> [Stored data]:
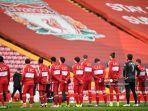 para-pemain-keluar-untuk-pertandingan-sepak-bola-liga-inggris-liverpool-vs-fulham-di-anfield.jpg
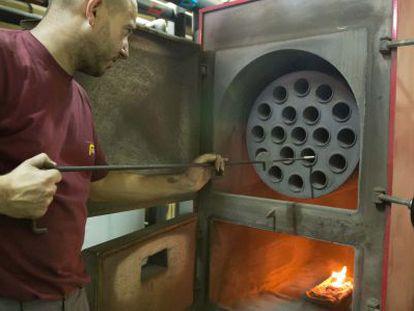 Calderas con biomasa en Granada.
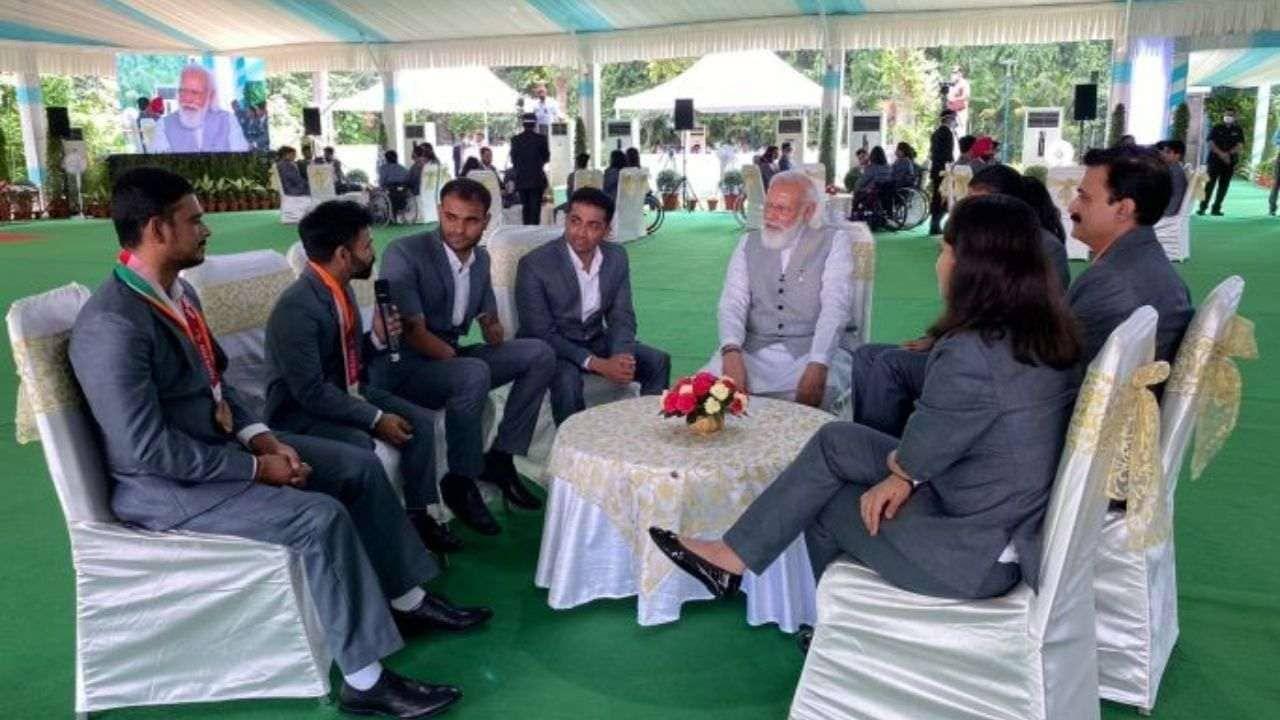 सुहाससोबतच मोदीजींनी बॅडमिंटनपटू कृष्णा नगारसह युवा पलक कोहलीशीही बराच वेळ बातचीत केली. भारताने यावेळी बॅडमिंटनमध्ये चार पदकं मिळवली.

> [Task brief]:
Exactly as written, copy out the listing, but without any pictures.

> [Solution to this task]:
 para-pemain-keluar-untuk-pertandingan-sepak-bola-liga-inggris-liverpool-vs-fulham-di-anfield.jpg
 Calderas con biomasa en Granada.
 सुहाससोबतच मोदीजींनी बॅडमिंटनपटू कृष्णा नगारसह युवा पलक कोहलीशीही बराच वेळ बातचीत केली. भारताने यावेळी बॅडमिंटनमध्ये चार पदकं मिळवली.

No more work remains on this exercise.